Every golf player needs a decent chuckle every so often. Our game is an intense one to ace, which maybe clarifies why golf jokes are such a piece of the game.
Prepared to giggle, at that point? We’ve aggregated a portion of golf players’ preferred golf jokes. The ones included here are longer jokes, a greater amount of the “story” sort of golf joke. In the event that you need quicker snickers, at that point look at the gathering of golf jokes and shorter funnies.
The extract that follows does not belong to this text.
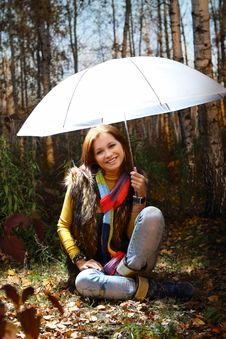 Free Young Attractive Smiling Girl In Autumn Forest Stock Image - 20858711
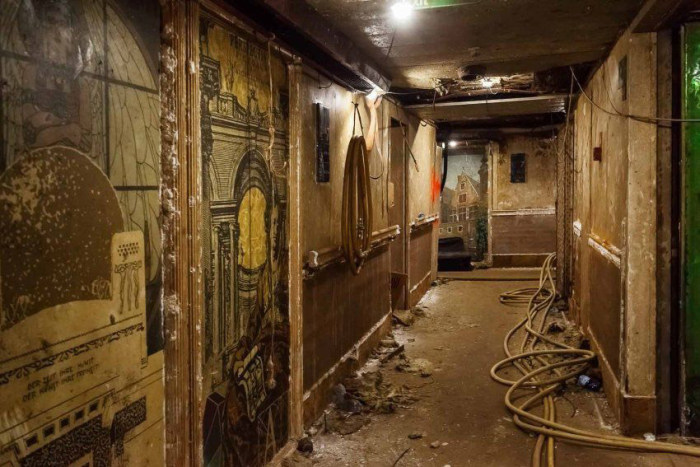 A Look Inside The Costa Concordia (13 pics)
Thus numerous jokes have been told at Tiger Woods’ cost as of late (pause: we’re snickering with him, not at him) that you can likewise look at a different gathering of Tiger Woods jokes. Prepared to snicker? How about we get to the entertaining golf jokes now …
The Voice from the Clubhouse
It was a radiant Saturday morning, a little before 8 a.m., I was on the primary opening at The Oaks of St. George Golf Club and starting my pre-shot everyday practice, when a puncturing voice came over the clubhouse amplifier:
“Would the man of honor on the lady’s tee back up to the men’s tee please!”I could feel each eye on the course taking a gander at me. I was still somewhere down in my daily schedule, apparently impenetrable to the interference. Again the declaration: “Would the man on the lady’s tee compassionately back up to the men’s tee.”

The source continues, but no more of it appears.